AZ-305 Designing Microsoft Azure Infrastructure Solutions Exam

Leverage Azure AD Entitlement Management

Azure AD Entitlement Management is a comprehensive solution for managing identity governance within an organization. It allows administrators to streamline access management processes using catalogs, access packages, assignment policies, and approval workflows. This ensures that users have the appropriate access levels according to their roles and departmental requirements.

Configuration and Deployment

Entitlement Management begins with configuring catalogs, which are collections of resources that users may request access to. Within these catalogs, admins create access packages that define the specific permissions and roles available. Assignment policies specify how users are assigned to these packages, either manually or automatically based on user attributes. Custom workflows can be set up using Azure Logic Apps to automate approval processes and lifecycle tasks such as expiration and periodic reviews.
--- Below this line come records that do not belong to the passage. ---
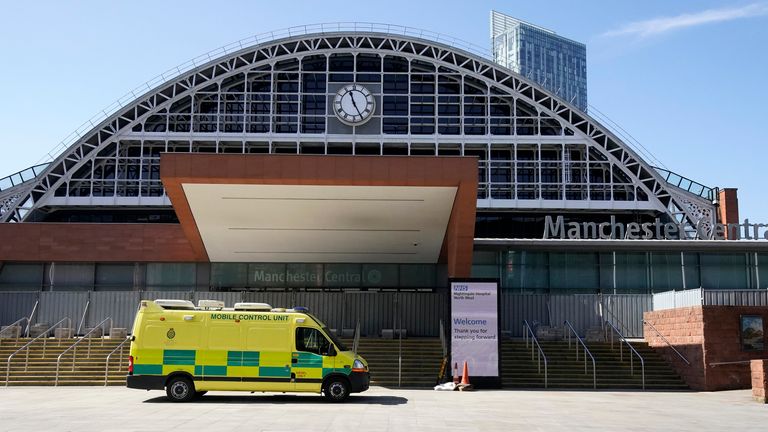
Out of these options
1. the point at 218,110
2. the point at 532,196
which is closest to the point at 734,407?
the point at 532,196

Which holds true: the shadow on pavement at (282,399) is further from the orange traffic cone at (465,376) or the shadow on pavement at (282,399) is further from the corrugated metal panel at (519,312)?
the corrugated metal panel at (519,312)

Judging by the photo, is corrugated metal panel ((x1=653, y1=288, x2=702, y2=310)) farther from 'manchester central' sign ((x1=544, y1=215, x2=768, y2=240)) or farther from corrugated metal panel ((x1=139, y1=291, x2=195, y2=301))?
corrugated metal panel ((x1=139, y1=291, x2=195, y2=301))

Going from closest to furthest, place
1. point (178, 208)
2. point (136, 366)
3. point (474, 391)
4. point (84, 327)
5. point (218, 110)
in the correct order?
1. point (136, 366)
2. point (474, 391)
3. point (178, 208)
4. point (84, 327)
5. point (218, 110)

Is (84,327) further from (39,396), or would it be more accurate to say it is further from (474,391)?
(474,391)

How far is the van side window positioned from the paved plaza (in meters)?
1.21

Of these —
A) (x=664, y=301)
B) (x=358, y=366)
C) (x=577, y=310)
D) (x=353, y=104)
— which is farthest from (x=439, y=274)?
(x=358, y=366)

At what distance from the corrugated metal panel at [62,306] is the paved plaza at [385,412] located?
1016 cm

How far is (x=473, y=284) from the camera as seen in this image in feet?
80.4

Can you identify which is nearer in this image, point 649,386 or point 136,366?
point 136,366

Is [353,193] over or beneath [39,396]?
over

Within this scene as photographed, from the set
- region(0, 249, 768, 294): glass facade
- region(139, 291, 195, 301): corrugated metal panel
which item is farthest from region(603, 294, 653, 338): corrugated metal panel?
region(139, 291, 195, 301): corrugated metal panel

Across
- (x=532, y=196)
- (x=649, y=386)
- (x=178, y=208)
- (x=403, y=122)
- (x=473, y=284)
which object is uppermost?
(x=403, y=122)

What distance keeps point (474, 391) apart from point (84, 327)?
55.9 ft

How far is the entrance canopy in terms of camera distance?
2533 centimetres
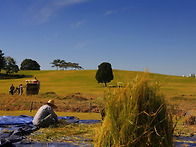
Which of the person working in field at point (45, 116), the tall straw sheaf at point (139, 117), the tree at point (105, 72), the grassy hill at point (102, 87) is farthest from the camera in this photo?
the tree at point (105, 72)

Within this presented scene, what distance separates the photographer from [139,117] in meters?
4.98

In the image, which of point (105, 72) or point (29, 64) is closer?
point (105, 72)

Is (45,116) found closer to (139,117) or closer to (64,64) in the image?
(139,117)

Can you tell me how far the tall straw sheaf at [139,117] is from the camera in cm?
491

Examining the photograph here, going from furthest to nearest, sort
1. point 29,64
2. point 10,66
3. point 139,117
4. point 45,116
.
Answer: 1. point 29,64
2. point 10,66
3. point 45,116
4. point 139,117

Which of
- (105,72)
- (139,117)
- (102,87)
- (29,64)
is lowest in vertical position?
(102,87)

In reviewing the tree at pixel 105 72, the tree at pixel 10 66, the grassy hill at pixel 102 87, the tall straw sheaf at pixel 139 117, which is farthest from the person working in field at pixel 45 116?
the tree at pixel 10 66

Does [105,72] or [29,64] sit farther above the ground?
[29,64]

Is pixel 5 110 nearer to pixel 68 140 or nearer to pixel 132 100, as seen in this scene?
pixel 68 140

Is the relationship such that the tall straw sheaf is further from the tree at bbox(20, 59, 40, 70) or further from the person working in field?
the tree at bbox(20, 59, 40, 70)

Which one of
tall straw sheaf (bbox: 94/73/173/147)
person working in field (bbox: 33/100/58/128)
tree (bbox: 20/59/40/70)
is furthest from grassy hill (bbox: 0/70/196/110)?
tree (bbox: 20/59/40/70)

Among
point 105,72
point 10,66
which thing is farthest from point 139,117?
point 10,66

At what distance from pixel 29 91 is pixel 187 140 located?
22.9m

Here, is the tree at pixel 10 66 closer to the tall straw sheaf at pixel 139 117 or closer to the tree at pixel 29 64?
the tree at pixel 29 64
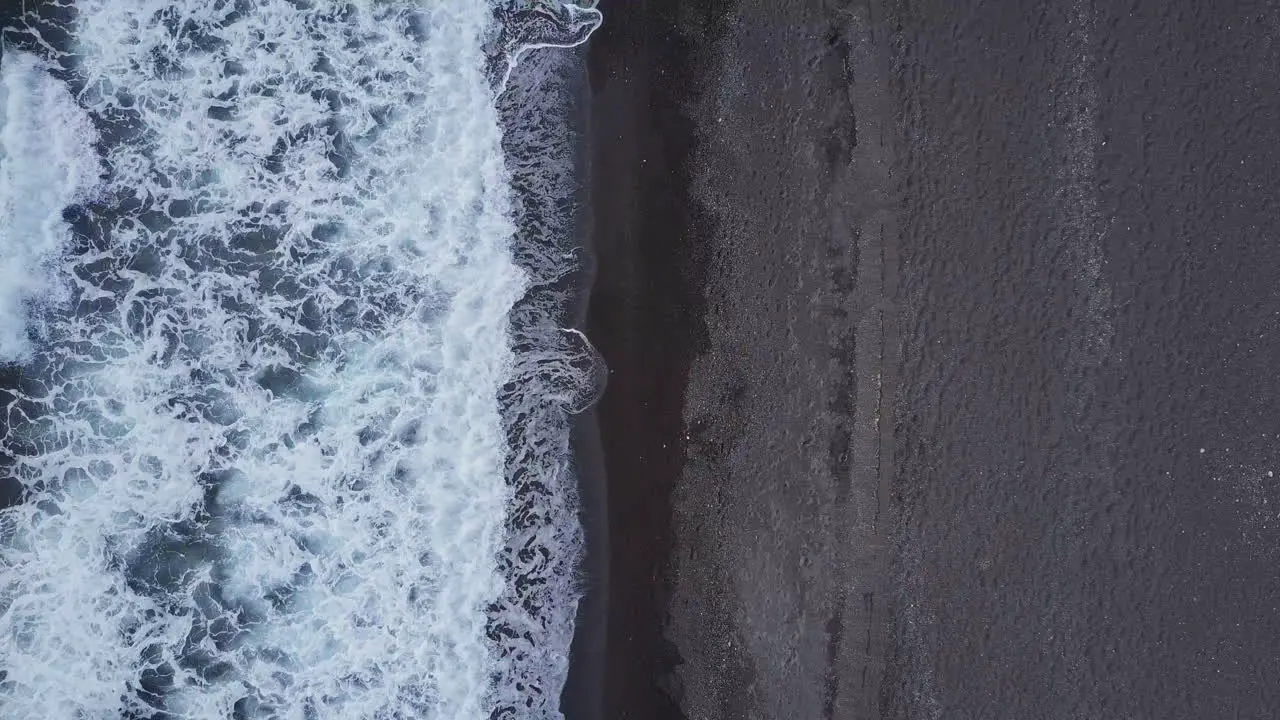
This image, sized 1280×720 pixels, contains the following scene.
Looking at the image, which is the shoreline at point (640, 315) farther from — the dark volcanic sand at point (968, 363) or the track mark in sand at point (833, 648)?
the track mark in sand at point (833, 648)

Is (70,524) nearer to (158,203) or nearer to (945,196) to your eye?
(158,203)

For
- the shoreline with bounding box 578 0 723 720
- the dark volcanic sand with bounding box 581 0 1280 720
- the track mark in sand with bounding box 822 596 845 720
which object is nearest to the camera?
the dark volcanic sand with bounding box 581 0 1280 720

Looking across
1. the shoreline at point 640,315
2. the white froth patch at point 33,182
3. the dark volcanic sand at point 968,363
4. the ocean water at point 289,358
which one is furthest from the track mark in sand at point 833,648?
the white froth patch at point 33,182

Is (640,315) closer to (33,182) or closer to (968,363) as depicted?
(968,363)

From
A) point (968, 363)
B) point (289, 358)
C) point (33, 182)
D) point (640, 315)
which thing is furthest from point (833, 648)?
point (33, 182)

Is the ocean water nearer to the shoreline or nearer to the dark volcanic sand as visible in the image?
the shoreline

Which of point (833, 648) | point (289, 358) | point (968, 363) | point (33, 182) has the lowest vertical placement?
point (833, 648)

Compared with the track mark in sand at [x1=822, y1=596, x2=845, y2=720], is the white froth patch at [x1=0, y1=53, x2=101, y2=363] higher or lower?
higher

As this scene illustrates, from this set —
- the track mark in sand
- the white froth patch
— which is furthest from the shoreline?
the white froth patch
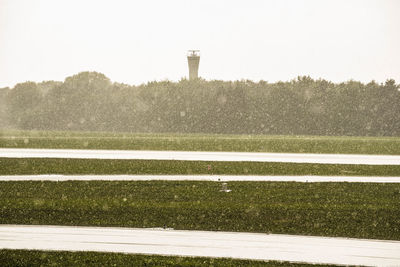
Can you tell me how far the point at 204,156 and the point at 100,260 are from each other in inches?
473

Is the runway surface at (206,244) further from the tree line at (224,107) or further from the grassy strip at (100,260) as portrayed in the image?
the tree line at (224,107)

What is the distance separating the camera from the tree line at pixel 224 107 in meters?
35.8

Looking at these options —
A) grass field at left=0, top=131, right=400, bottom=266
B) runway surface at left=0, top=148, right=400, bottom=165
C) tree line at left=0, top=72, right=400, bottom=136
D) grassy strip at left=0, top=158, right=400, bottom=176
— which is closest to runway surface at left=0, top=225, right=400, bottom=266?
grass field at left=0, top=131, right=400, bottom=266

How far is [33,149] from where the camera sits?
21312 mm

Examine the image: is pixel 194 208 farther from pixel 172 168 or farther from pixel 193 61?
pixel 193 61

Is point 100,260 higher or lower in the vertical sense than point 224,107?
lower

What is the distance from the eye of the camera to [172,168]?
15305 mm

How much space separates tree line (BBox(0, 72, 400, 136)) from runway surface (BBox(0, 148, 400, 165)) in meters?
Answer: 16.2

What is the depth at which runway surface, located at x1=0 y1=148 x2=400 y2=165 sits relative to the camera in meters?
17.8

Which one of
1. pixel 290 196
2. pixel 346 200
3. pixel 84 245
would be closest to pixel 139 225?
pixel 84 245

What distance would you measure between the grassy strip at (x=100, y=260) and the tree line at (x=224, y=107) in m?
30.1

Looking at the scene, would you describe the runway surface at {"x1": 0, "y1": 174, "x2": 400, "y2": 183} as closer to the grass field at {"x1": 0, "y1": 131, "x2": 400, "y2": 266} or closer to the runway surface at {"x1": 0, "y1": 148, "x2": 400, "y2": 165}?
the grass field at {"x1": 0, "y1": 131, "x2": 400, "y2": 266}

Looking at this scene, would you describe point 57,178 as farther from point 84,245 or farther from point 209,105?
point 209,105

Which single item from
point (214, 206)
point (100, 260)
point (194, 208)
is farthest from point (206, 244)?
point (214, 206)
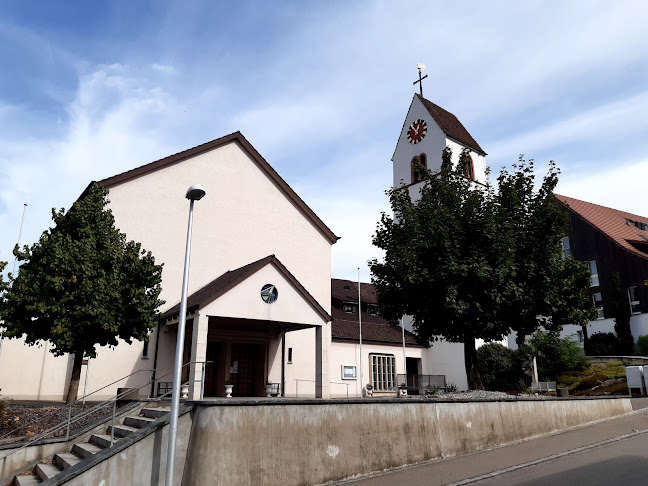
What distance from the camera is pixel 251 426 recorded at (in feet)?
30.9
The main tasks required for deployment of entitlement management include:

• Entitlement Management: 1 hour
• Automatic Assignment Policy: 1 hour
• Custom Extensions: 2 hours
• Access Reviews: 2 hours

Separation of Duties

To enforce separation of duties, policies are configured to prevent users from accessing incompatible roles. This is achieved by defining checks that disable requests if users belong to certain groups or already have specific roles. Monitoring and alerts are set up to notify admins of incompatible access rights and generate reports for review.

Approval Workflows

Administrators can enable multi-stage approval workflows for self-service access requests, ensuring compliance with governance frameworks. Policies can enforce separation of duties, recurring access certifications, and custom workflows managed through Azure Logic Apps. Additionally, access packages can be configured for time-limited requests to uphold least-privilege access principles.

Automated Assignment

Automatic assignment policies apply birthright assignments, granting access based on user properties like department or role. This ensures users automatically receive the necessary permissions without manual intervention. Users who need special assignments can be directly assigned by administrators or through automated scripts using PowerShell.

Custom Workflows

Custom workflows with Azure Logic Apps help in extending governance capabilities. They automate various stages of entitlement management:

• Access package requests: Created or approved
• Access package assignments: Granted or removed
• Expiration: Notifications sent fourteen days before and one day before assignment autoexpires

Examples of custom workflows include sending notifications via email or Microsoft Teams, interacting with external systems through APIs, and creating task sets in Microsoft Planner.

Conclusion

Azure AD Entitlement Management provides a structured framework for identity governance by automating access lifecycle tasks, enabling multi-stage approval workflows, enforcing separation of duties, and integrating with Azure Logic Apps for custom workflows. It ensures least-privilege access while maintaining high compliance standards with regulatory frameworks.